Selected excerpt:
========

So I was done with it all. No grudge, no hate, no hurt, no rage. For 4-5 years now, I have not wished them harm, ill, or badness, and I have prayed for them to have good lives of peace and joy. And yes, I have kept them out of my life - if I am allergic to dairy, why would I eat cheese and drink milk? The same principle applies here. I don't hate the cheese, and anyone else can enjoy it - I would not prevent someone from enjoying something they like just because I don't want to be near it.

A month or so ago, I went back home from the seminary for a funeral for my friends' mother. I saw Roger's wife there, and it was the first time that we had actually exchanged looks, much less had a conversation. At the end of the repast, as she was saying goodbye to everyone, she came to me with a note that said something about "patching things up" and all, and she gave me a hug and said that we should talk. I told her that I do want to get together and catch up, and asked her not to take it personally if it doesn't happen until May, when my semester is over and Holy Week and Easter have passed.

========

Dataset extract:
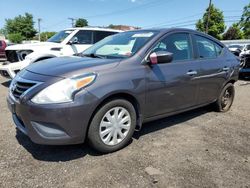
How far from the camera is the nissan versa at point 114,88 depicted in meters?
2.83

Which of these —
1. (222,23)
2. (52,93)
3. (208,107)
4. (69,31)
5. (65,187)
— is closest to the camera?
(65,187)

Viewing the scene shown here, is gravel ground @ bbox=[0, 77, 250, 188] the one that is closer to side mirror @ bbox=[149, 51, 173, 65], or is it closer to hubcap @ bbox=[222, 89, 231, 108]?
hubcap @ bbox=[222, 89, 231, 108]

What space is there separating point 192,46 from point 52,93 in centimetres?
254

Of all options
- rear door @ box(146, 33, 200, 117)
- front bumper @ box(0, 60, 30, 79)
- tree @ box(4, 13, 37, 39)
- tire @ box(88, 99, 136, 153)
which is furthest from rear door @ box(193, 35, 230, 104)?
tree @ box(4, 13, 37, 39)

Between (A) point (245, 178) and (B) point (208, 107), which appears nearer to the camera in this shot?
(A) point (245, 178)

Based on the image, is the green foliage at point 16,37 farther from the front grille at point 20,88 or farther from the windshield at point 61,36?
the front grille at point 20,88

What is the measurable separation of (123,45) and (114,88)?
1.11 metres

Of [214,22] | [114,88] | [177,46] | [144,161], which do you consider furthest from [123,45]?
[214,22]

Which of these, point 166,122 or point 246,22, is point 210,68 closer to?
point 166,122

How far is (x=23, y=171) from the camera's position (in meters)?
2.84

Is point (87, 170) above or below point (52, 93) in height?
below

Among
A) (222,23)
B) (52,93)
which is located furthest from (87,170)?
(222,23)

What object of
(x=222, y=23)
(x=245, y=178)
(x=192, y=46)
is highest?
(x=222, y=23)

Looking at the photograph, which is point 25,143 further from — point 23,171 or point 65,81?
point 65,81
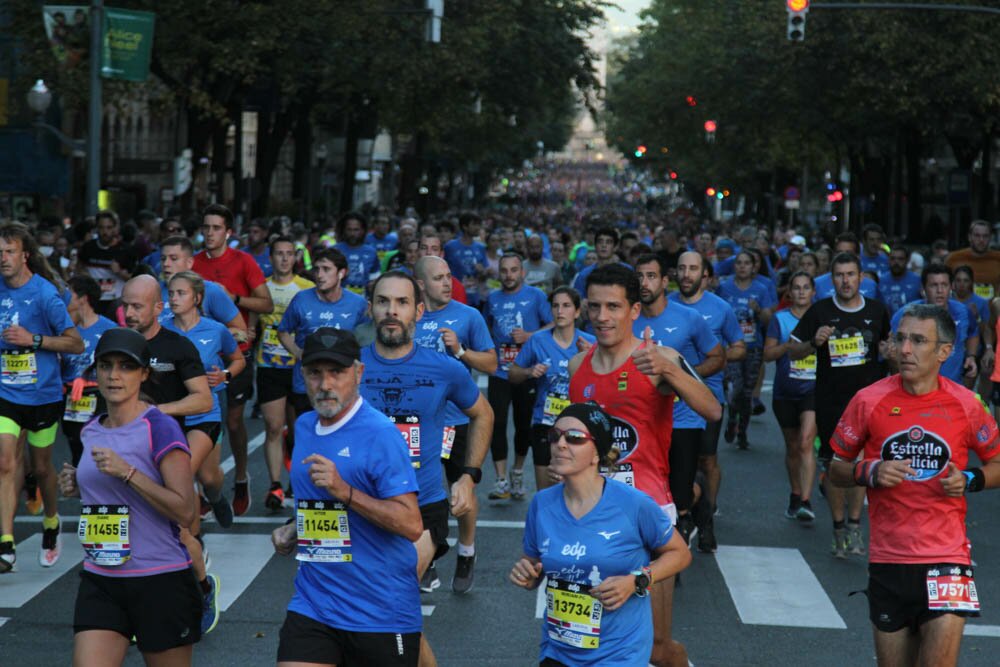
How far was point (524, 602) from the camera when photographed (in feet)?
31.2

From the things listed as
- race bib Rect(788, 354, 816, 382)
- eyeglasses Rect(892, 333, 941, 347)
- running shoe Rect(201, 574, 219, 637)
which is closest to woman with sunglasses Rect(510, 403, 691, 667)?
eyeglasses Rect(892, 333, 941, 347)

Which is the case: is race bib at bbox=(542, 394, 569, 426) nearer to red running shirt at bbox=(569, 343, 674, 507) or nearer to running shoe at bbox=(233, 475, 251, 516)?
running shoe at bbox=(233, 475, 251, 516)

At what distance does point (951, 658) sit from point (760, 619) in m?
2.94

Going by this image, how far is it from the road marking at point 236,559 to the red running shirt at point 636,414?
3038mm

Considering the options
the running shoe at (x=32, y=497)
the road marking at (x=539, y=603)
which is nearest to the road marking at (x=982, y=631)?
the road marking at (x=539, y=603)

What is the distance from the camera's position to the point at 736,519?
1240 cm

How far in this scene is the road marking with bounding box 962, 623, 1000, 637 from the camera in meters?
9.02

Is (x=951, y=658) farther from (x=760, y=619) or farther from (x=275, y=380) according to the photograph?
(x=275, y=380)

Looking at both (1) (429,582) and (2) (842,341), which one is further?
(2) (842,341)

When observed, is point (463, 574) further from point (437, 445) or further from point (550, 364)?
point (437, 445)

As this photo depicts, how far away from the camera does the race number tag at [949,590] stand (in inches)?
250

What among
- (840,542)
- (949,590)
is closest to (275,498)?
(840,542)

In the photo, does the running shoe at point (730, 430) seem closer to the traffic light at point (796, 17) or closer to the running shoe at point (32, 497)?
the running shoe at point (32, 497)

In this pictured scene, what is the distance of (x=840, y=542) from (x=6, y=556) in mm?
5040
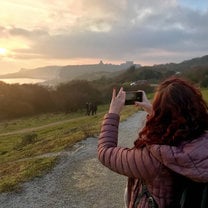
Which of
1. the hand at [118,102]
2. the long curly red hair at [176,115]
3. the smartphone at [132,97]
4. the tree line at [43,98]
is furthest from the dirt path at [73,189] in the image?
the tree line at [43,98]

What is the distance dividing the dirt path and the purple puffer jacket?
658 centimetres

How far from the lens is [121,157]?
10.5 feet

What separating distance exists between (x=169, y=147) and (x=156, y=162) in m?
0.15

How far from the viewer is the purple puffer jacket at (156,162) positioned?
2914mm

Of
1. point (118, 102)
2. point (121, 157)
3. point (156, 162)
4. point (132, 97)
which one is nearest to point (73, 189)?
point (132, 97)

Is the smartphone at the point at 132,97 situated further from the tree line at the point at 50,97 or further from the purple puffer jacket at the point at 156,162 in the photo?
the tree line at the point at 50,97

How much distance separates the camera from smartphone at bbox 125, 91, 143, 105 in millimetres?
3601

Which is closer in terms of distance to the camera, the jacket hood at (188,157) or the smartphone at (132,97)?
the jacket hood at (188,157)

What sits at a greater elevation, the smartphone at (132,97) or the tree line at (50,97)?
the smartphone at (132,97)

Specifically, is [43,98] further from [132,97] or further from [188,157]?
[188,157]

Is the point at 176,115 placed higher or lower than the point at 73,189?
higher

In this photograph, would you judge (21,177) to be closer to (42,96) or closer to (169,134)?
(169,134)

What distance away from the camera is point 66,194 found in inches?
420

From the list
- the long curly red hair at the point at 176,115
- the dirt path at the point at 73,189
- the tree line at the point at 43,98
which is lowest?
the tree line at the point at 43,98
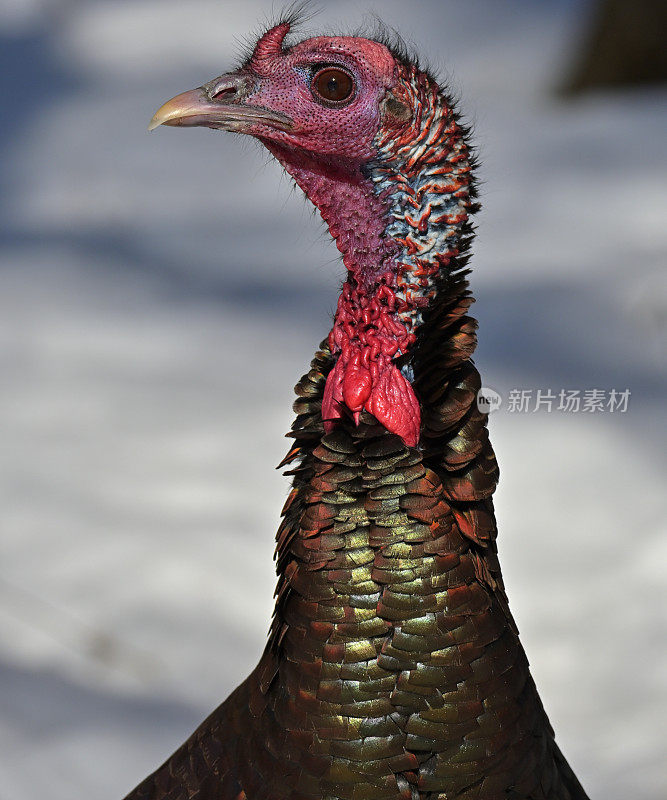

========

Using the information:
• a. Answer these questions about the passage on letting go of old hurts:
(i) For how many years has the writer not wished them harm?
(ii) What event brought the writer back home from the seminary?
(iii) Until which month did the writer say the get-together might not happen?
• b. Transcribe the passage on letting go of old hurts from "A month or so" up to and including "Easter have passed.".

Solutions to each task:
• a.
(i) 4-5 years
(ii) A funeral for the writer's friends' mother
(iii) May

• b.
A month or so ago, I went back home from the seminary for a funeral for my friends' mother. I saw Roger's wife there, and it was the first time that we had actually exchanged looks, much less had a conversation. At the end of the repast, as she was saying goodbye to everyone, she came to me with a note that said something about "patching things up" and all, and she gave me a hug and said that we should talk. I told her that I do want to get together and catch up, and asked her not to take it personally if it doesn't happen until May, when my semester is over and Holy Week and Easter have passed.